> **WRITTEN TASK**
Quote, word for word, every line starting at the line that contains "What is the distance" and ending with the last line of the records; include both of these lines and no others.

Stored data

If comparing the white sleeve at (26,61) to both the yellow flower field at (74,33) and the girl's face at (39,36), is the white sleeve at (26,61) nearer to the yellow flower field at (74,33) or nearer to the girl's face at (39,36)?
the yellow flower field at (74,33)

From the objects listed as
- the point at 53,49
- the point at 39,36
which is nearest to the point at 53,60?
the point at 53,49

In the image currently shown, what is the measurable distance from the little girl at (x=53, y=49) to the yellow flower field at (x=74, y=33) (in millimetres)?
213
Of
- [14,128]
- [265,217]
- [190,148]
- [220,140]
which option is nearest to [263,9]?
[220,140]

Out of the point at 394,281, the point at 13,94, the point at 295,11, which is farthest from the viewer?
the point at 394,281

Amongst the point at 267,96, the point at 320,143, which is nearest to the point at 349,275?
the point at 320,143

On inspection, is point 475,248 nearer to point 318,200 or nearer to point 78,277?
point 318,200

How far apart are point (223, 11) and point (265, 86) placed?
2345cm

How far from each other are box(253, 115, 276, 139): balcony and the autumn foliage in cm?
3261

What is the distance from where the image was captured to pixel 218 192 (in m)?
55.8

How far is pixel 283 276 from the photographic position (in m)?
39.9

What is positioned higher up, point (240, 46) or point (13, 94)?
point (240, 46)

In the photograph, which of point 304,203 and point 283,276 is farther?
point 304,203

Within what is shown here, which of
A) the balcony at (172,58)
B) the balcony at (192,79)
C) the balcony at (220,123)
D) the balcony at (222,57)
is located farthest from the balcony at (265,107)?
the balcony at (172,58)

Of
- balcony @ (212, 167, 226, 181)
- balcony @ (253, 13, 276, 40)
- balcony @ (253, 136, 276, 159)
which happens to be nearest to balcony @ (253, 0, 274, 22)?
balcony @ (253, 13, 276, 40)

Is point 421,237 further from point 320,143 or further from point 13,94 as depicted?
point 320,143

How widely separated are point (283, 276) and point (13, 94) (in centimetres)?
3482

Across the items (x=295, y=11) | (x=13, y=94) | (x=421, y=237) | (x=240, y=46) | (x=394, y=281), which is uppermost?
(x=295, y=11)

> **RESPONSE BELOW**
What is the distance from where the image was captured to pixel 218 192 (in m)?
55.8

How far is pixel 283 276 from the photographic position (in m)?
39.9

What is positioned higher up, point (240, 46) or point (13, 94)?
point (240, 46)

In the photograph, which of point 304,203 and point 283,276 is farther?
point 304,203

Within what is shown here, which of
A) the balcony at (172,58)
B) the balcony at (192,79)
C) the balcony at (220,123)
D) the balcony at (222,57)
is located farthest from the balcony at (265,107)?
the balcony at (172,58)

Of
- balcony @ (212, 167, 226, 181)
- balcony @ (253, 13, 276, 40)
- balcony @ (253, 136, 276, 159)
which happens to be nearest to balcony @ (253, 0, 274, 22)?
balcony @ (253, 13, 276, 40)

Is point 421,237 further from point 320,143 or further from point 13,94 as depicted?
point 320,143

How widely separated are point (283, 276) and point (13, 94) (in centimetres)?
3482

Across the items (x=295, y=11) | (x=13, y=94) | (x=421, y=237) | (x=240, y=46) | (x=394, y=281), which is uppermost?
(x=295, y=11)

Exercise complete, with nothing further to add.